Viele dieser Münzen trugen auch lateinische Inschriften, die den Namen und Titel des jeweiligen Monarchen angaben:
In der Zeit um 1850 gab es erste Reformversuche, die eine gemeinsame Währungsunion anstrebten. Dazu gehörte auch das sogenannte „Bundesthier“ – ein neuer Typus, der den Bund als Ganzes symbolisieren sollte. Doch diese Idee scheiterte politisch und wurde später nur begrenzt umgesetzt.
Doch trotz aller Reformen blieb die Vielfalt bestehen: Der Sammler findet heute Münzen aus ganz unterschiedlichen Regionen, manchmal sogar mit völlig verschiedenen Feingehalten – das Goldgehalt der Taler schwankte zwischen 50 bis zu 82 % je nach Staat.
Von den wichtigsten historischen oder am häufigsten gesammelten Typen aus:
Diese Münzen sind nicht nur Metall mit einem Bild darauf; sie tragen eine Geschichte in sich: von Herrschern, die Macht über große Reiche beanspruchten oder kleine Fürstentümer verwalteten. Viele dieser Taler wurden auch zur Finanzierung von Kriegen verwendet – manchmal sogar als „Kriegsgelder“ für Soldaten.
Aber es gab mehr als nur Geldpolitik: Die Münzen spiegeln die Kultur der Zeit wider, wie zum Beispiel den Einfluss der Romantik oder des Klassizismus auf das Design. Künstler wie Daniel Chodowiecki arbeiteten mit diesen Motiven und schufen Designs, die in vielen Städten verwendet wurden.

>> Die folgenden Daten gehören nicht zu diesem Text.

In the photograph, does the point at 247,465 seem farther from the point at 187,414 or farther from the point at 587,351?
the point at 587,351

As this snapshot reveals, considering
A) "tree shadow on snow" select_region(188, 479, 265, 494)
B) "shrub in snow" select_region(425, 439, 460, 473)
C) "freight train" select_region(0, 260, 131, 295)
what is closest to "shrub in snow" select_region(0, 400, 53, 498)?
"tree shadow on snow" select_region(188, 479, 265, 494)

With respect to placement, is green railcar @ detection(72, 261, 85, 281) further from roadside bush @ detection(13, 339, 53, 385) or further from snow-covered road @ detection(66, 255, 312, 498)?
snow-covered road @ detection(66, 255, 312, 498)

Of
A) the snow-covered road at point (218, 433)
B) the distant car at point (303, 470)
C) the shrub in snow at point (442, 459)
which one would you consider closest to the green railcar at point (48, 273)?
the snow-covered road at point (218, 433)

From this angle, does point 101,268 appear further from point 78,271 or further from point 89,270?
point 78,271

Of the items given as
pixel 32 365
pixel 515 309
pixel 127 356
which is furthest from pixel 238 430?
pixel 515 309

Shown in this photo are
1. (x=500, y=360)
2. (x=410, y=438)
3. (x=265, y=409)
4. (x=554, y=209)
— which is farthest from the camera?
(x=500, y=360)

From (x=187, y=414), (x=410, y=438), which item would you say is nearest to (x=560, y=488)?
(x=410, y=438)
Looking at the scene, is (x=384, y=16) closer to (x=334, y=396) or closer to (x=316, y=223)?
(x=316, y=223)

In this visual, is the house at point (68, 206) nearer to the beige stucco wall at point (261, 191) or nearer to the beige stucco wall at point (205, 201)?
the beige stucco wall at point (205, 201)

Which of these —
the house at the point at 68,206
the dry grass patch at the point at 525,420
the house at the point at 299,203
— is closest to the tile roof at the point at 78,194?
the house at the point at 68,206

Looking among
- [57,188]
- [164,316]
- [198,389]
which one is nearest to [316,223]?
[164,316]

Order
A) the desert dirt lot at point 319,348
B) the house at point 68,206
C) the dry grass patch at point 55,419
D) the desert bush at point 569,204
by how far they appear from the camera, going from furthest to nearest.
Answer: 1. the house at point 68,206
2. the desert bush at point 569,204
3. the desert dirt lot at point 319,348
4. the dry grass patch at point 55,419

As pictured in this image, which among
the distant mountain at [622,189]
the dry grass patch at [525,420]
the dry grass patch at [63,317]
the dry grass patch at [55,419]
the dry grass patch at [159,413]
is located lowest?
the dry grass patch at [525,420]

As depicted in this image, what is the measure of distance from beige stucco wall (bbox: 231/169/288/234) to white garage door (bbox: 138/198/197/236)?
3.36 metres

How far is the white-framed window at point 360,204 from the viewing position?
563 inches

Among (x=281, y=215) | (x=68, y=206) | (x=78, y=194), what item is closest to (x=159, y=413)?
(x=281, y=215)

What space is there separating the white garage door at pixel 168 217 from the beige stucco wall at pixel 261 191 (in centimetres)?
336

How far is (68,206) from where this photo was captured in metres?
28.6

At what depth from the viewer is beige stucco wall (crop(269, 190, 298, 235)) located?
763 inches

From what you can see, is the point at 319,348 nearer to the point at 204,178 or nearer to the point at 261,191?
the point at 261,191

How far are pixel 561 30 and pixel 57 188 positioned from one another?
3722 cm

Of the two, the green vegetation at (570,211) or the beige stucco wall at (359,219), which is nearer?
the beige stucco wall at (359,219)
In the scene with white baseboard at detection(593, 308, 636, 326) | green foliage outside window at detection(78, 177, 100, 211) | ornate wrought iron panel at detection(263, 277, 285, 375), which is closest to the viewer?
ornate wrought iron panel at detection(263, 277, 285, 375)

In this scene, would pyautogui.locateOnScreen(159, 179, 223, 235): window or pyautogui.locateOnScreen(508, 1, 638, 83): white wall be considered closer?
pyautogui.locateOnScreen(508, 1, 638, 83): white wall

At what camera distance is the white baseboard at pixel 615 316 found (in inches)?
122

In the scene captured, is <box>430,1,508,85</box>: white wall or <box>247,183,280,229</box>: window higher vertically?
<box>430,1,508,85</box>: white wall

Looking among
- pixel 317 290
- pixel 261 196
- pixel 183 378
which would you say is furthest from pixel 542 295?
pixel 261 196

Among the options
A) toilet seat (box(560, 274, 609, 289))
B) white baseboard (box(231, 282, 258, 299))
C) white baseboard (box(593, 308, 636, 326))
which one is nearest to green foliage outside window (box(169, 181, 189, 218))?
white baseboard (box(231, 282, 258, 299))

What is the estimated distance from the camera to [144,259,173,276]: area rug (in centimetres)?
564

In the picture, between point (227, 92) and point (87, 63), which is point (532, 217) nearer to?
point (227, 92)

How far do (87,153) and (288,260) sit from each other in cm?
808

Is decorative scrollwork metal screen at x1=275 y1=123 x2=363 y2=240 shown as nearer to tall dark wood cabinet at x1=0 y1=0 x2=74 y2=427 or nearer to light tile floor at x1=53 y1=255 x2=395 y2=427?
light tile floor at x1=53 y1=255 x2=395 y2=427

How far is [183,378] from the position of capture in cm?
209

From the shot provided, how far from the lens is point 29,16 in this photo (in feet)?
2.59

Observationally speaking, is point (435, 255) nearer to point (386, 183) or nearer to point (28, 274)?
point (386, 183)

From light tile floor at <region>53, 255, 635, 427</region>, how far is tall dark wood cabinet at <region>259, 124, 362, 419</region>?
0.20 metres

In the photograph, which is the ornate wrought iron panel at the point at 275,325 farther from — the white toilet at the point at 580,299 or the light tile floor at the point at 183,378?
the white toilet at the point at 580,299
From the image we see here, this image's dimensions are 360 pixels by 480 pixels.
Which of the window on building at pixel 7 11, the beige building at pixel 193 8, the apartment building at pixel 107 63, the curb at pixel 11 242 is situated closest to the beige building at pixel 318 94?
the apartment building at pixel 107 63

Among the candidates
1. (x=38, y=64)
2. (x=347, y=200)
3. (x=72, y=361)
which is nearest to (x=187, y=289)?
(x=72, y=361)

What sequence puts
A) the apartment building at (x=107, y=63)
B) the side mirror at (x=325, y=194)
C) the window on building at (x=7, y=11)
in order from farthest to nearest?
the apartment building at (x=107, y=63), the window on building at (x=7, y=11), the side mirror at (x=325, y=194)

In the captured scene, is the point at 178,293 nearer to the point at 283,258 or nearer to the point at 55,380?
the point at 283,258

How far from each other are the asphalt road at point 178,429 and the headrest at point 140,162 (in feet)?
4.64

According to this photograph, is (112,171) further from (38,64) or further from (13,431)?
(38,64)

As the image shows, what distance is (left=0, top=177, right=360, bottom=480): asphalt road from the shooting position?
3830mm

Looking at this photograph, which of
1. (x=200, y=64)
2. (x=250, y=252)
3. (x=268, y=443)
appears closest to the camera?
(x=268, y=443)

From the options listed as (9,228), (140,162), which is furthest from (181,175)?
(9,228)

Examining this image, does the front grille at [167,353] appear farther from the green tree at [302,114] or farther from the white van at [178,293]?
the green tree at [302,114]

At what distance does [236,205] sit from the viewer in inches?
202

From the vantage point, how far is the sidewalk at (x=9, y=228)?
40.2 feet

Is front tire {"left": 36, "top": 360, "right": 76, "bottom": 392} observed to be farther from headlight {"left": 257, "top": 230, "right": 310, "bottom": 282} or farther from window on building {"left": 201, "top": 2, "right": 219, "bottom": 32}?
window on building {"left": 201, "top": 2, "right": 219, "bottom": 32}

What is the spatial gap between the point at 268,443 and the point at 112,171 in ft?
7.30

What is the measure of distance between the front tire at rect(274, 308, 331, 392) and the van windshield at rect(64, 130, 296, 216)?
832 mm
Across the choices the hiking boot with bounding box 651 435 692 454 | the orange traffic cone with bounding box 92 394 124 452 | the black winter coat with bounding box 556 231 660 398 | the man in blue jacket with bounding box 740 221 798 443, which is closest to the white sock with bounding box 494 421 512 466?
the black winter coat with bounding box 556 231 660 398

Auch religiöse Themen spielten eine Rolle: Manche Münzen trugen Kreuze oder lateinische Bibelzitate – ein Zeichen dafür, dass die Religion damals noch zentral war. Andere zeigten Szenen aus der Natur wie Feldfluren oder Tiere als Symbole des Wohlstands einer Region.

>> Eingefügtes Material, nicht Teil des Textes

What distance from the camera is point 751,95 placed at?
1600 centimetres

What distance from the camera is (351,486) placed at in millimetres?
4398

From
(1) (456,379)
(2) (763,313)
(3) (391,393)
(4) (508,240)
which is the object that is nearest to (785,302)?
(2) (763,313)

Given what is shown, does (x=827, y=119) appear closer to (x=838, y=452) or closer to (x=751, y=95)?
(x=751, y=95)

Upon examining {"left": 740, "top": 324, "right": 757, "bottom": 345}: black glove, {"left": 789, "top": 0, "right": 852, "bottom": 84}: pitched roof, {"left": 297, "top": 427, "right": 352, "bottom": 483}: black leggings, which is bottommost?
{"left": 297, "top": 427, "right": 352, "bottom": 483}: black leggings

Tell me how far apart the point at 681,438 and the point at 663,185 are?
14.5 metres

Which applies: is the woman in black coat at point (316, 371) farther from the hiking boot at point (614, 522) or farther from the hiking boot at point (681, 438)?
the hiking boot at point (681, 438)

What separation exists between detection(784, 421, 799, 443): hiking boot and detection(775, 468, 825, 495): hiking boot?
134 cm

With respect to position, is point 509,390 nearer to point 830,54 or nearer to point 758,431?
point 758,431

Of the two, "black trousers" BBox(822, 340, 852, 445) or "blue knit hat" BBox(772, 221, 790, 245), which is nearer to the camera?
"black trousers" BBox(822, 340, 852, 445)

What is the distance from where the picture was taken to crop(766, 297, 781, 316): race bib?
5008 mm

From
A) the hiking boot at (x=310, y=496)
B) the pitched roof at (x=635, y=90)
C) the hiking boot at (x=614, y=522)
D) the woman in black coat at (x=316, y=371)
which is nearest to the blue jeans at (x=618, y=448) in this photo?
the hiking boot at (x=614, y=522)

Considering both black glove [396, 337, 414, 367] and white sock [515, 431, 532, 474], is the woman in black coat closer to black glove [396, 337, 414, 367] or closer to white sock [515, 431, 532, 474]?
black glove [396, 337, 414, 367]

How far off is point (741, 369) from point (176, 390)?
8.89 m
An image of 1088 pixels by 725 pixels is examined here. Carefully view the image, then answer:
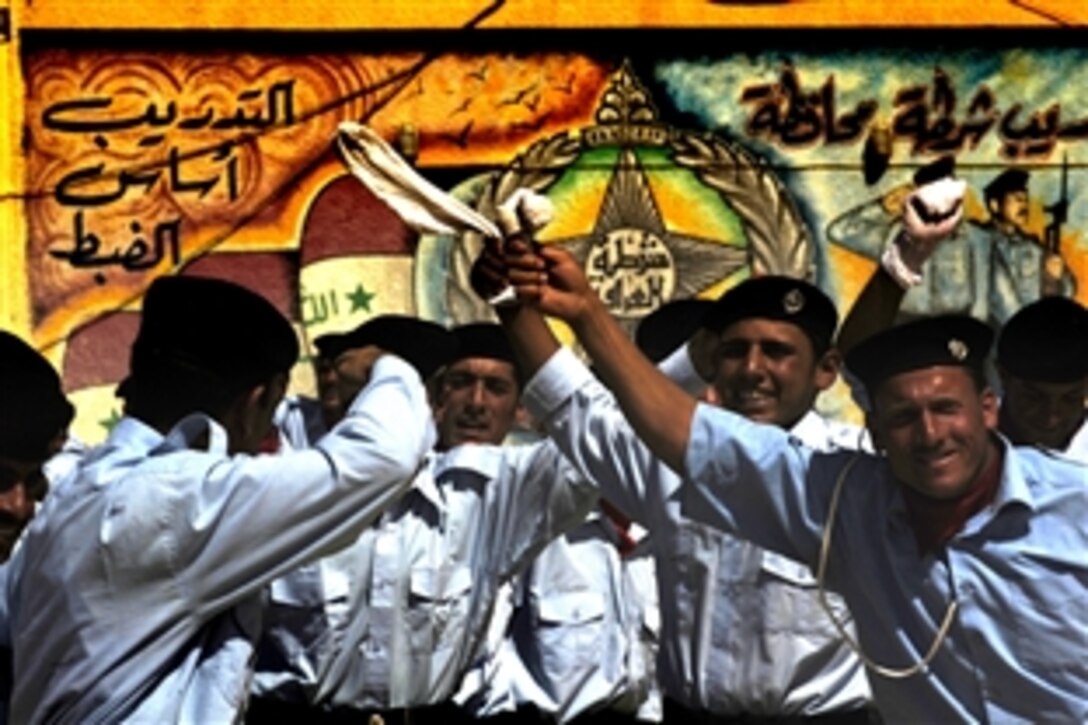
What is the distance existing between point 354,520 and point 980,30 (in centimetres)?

Egal ob Sie heute eine alte Taler kaufen möchten: Denken Sie daran, dass jede dieser Münzen einst Teil eines größeren Ganzen war – ein Symbol für Macht, Wirtschaft und Kultur in Europa. Die Vielfalt der Prägungen bietet unzählige Möglichkeiten zur Sammlung.
Auch die Historie hinter diesen Stücken macht Sammler fasziniert: Was hat ein König in den Jahren 1805 bis 1867 gesagt? Wie sah sein Reich aus? Und welche Ereignisse prägten seine Zeit – von der Restauration nach dem Krieg über die Revolutionen des Jahres 1848 und schließlich den Weg zum Deutschen Reich.
Diese historische Währungsgeschichte ist ein Fenster ins 19. Jahrhundert: eine Zeit voller Veränderungen und politischer Umwälzungen, die heute noch in jedem Stück Silber oder Gold reflektiert wird.